Stella Maris CCS; Source: Altera Infrastructure

Yinson Production broadens its carbon capture and storage horizons with Stella Maris CCS buy

Carbon Capture Usage & Storage

Malaysia’s Yinson Production, a subsidiary of Kuala Lumpur-based energy infrastructure and technology company Yinson Holdings, has opened itself up to new decarbonization inroads with the acquisition of Norway-based Stella Maris carbon capture and storage (CCS) business that aims to unlock large-scale floating collection, transport, and offshore storage of CO2.

Stella Maris CCS; Source: Altera Infrastructure

The acquisition of Stella Maris CCS from the UK-based Altera Infrastructure not only gives Yinson Production full ownership of the Norwegian company developing a full CCS value chain, including carbon capture, intermediate storage, offshore transportation, and permanent sequestration of CO2 captured from industrial sources but also expands the Malaysian player’s carbon capture and storage ecosystem.

Lars Gunnar Vogt, Chief Technical Officer of Yinson Production, commented: “This successful acquisition reinforces Yinson Production’s commitment to driving innovation and sustainability within the energy sector and our role in shaping Europe’s decarbonisation efforts.

“The acquisition of Stella Maris is a logical step in expanding our portfolio of strategic investments within the carbon capture space, and we are excited to integrate these solutions to help industrial emitters in achieving their decarbonisation targets.”

The 40% stake in the Havstjerne Reservoir, concerning the Havstjerne CO2 injection and storage project on the Norwegian Continental Shelf (NCS), which was developed in partnership with Harbour Energy, is said to represent a cornerstone of Stella Maris’ activities, with its technical feasibility validated by extensive seismic data and reservoir studies.

According to Yinson Production, the grant of up to €225 million, payable against expenditures upon certain investment and commercial operation milestones, which the Havstjerne CO2 injection and storage project secured from the European Union’s Innovation Fund, represents the largest EU grant for a CCS project and underscores the significance of the initiative in advancing Europe’s decarbonization efforts.

“The acquisition of Stella Maris expands our presence in the emerging low carbon market and marks a significant milestone in our decarbonisation strategy, reinforcing our commitment to supporting the global energy transition,” emphasized the Malaysian giant.

Since CCS is portrayed by many as one of the main tools in the global decarbonization toolbox to reach the 1.5-degree Paris Agreement goal, the Stella Maris CCS solution, launched in 2019, will offer a chain of large-scale floating infrastructure for the collection, transport, and injection of CO2 into subsea reservoirs/aquifers.

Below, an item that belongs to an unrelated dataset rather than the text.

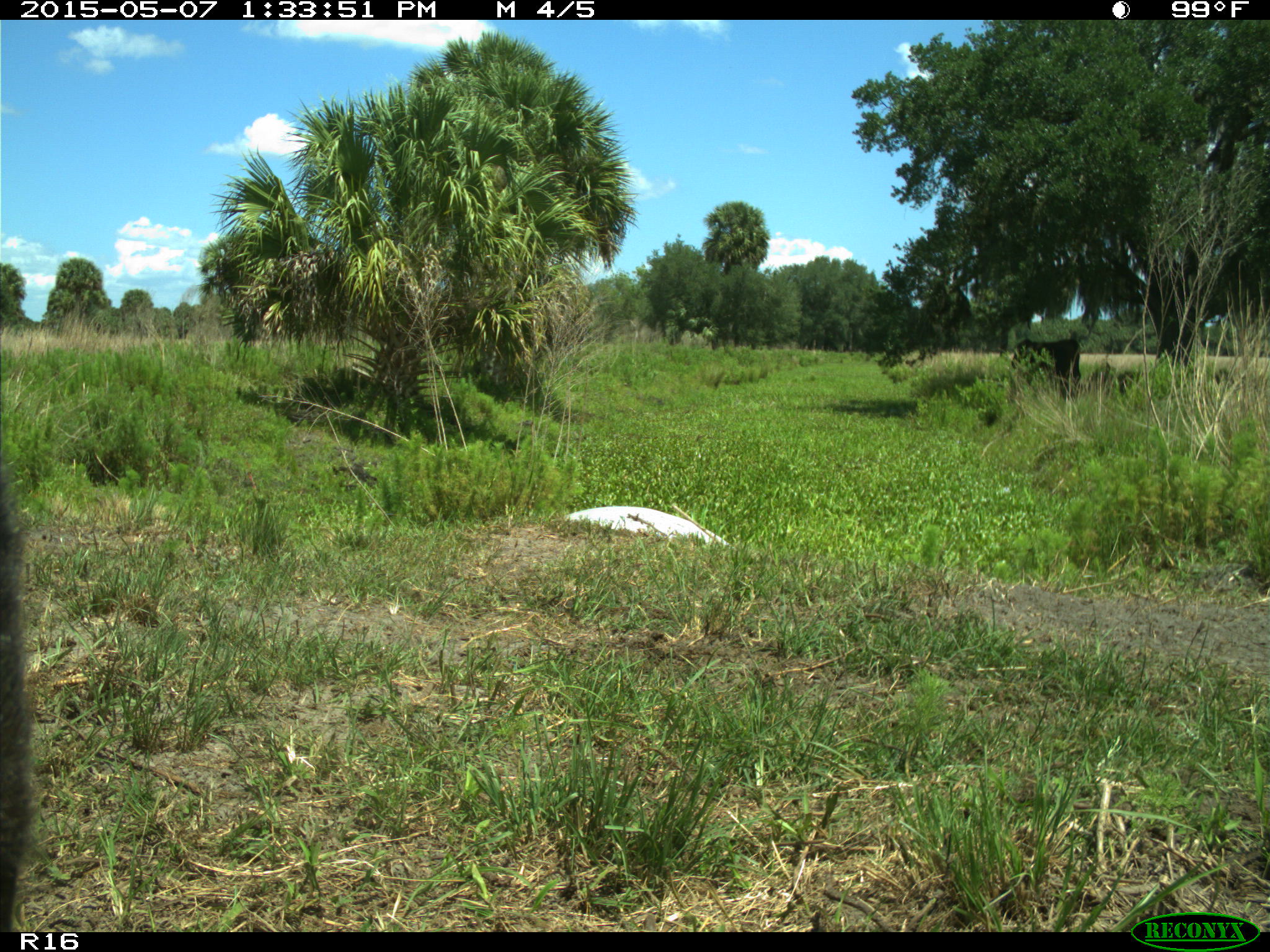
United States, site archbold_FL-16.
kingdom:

While describing the Stella Maris CCS project, its former owner said it would bring CO2 from the market back to the reservoir, with the main element of the logistic chain encapsulating floating CO2 collection, storage, and offloading hub (CCSO) located in the proximity of a central industry cluster, allowing for the reception and further conditioning of various grades and states of CO2.

The project also entails an offshore offloading system with dual buoys ensuring continuous injection and shuttle tankers with a capacity of 50,000 cubic meters of liquid CO2 under low pressure, making the total amount of CO2 injected up to 10 million tons per year, equivalent to 20% of Norway’s carbon emissions.

In addition, there is a floating pumping station receiving CO2 from the shuttle tankers, heating, and pressurizing CO2 for injection through a flexible riser alongside dedicated subsea systems, wells, and suitable saline aquifer for safe and permanent storage of CO2.

Stella Maris CCS is not the only recent divestment for Altera Infrastructure as the firm also sold one of its floating production, storage, and offloading (FPSO) units to Amplus Energy. The UK player also offloaded its shuttle tanker business, which was acquired by Greece’s Angelicoussis Group in 2024. The portfolio divestments have stripped away all businesses from Altera bar the FPSO segment.

Yinson Production’s parent company also recently confirmed the completion of the disposal of its offshore marine business, Regulus Offshore, which Lianson Fleet Group (LFG), formerly known as ICON Offshore, bought from Yinson, enabling it to unlock value from one of its legacy businesses and focus on its FPSO and energy transition segments.

Yinson Production, which is bringing its zero-emission FPSO concept to life to decarbonize the FPSO industry, recently got its hands on $1 billion in equity financing with a consortium of international investment firms to bankroll its growth journey.